By Stephen Nellis and John Ruwitch
SAN FRANCISCO/HONG KONG (Reuters) – Apple Inc has removed an app that helped Hong Kong protesters track police movements, saying it was used to ambush law enforcement – a move that follows sharp criticism of the U.S. tech giant by a Chinese state newspaper for allowing the software.
The decision to bar the HKmap.live app, which crowdsources the locations of both police and protesters, from its app store plunges Apple into the increasingly fraught political tension between China and the protesters that has also ensnared other U.S. and Hong Kong businesses.
Apple had only just last week approved the app after rejecting it earlier this month.
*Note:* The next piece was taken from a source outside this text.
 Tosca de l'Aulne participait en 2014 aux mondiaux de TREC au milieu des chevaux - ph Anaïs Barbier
The Chinese Communist Party’s official newspaper on Tuesday called the app “poisonous” and decried what it said was Apple’s complicity in helping the Hong Kong protesters.
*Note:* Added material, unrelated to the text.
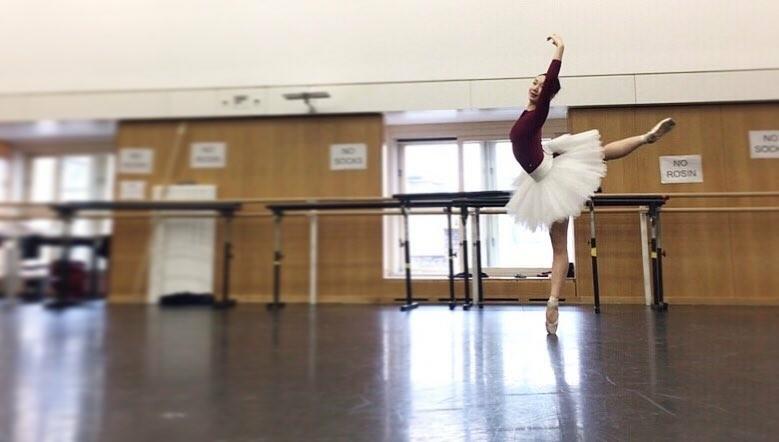 At the barre Part 1: Ballet dancers - observation, principles of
Apple said in a statement on Wednesday it had begun an immediate investigation after “many concerned customers in Hong Kong” contacted the company about the app and Apple found it had endangered law enforcement and residents.
“The app displays police locations and we have verified with the Hong Kong Cybersecurity and Technology Crime Bureau that the app has been used to target and ambush police, threaten public safety, and criminals have used it to victimize residents in areas where they know there is no law enforcement,” it said.
Apple did not comment beyond its statement. The company also removed BackupHK, a separate app that served as a mirror of the HKmap.live app.
On Twitter, an account believed to be owned by the HKmap.live app’s developer said it disagreed with Apple’s decision and there was no evidence to support the Hong Kong police’s claims via Apple that the app had been used in ambushes.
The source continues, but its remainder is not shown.